Return each line of the items below that contains the word "farthest".

## Records for the exercise
================

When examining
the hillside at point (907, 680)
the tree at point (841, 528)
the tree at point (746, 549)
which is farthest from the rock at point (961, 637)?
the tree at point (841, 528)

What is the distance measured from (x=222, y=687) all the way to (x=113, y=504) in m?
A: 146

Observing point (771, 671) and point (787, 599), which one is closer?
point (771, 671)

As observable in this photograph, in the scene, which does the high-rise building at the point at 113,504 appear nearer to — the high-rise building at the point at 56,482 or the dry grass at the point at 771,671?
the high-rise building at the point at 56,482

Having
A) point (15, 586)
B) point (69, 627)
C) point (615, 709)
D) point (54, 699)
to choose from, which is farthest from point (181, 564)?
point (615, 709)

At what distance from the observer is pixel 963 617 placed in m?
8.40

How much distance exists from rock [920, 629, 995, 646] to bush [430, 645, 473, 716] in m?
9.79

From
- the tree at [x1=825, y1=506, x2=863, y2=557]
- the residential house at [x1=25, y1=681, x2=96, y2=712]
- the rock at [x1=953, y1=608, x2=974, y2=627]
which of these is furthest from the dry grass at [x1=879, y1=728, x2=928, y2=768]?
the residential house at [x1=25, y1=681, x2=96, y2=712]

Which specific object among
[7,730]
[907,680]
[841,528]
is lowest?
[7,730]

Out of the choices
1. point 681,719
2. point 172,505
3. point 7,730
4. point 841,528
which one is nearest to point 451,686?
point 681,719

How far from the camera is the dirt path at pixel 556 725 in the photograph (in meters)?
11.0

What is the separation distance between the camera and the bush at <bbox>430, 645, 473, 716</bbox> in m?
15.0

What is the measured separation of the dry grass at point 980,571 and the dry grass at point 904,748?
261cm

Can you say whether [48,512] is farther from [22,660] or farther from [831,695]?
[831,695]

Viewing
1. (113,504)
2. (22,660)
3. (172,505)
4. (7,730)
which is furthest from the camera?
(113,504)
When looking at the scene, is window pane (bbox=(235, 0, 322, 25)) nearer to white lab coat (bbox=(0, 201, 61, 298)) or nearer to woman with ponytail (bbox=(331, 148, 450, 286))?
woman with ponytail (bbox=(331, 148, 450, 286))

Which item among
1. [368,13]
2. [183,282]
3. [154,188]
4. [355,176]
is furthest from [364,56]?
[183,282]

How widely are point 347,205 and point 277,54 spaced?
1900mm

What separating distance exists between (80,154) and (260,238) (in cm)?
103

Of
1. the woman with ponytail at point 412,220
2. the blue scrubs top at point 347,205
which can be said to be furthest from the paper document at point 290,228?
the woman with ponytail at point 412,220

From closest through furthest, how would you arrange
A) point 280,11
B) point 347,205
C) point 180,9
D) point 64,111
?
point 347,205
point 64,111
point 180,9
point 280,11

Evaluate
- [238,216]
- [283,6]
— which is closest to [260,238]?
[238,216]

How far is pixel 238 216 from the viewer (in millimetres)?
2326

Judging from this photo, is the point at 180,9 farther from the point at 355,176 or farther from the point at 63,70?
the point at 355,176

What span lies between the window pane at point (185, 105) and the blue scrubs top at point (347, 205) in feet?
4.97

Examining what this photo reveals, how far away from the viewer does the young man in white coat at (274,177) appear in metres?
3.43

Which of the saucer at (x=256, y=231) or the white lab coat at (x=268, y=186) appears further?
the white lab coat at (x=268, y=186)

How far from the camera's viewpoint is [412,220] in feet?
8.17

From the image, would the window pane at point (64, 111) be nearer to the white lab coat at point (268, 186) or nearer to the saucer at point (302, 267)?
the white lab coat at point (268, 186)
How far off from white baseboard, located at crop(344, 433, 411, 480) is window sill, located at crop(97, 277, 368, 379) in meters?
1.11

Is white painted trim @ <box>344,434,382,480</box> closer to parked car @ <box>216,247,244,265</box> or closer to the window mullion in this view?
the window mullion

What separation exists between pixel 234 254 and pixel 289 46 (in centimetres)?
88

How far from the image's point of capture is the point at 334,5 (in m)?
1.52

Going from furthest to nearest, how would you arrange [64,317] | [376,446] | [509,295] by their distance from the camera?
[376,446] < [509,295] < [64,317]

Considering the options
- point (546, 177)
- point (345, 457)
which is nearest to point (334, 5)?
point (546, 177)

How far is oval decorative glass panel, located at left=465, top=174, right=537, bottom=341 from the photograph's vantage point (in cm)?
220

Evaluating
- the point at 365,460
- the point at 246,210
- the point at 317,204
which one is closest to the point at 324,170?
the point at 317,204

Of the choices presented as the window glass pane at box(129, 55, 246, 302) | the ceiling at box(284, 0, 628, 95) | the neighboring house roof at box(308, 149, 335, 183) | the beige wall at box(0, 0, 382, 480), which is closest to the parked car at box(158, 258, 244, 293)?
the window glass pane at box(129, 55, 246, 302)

================

## The reply
which is farthest from the rock at point (961, 637)?
to choose from, which is farthest from point (181, 564)?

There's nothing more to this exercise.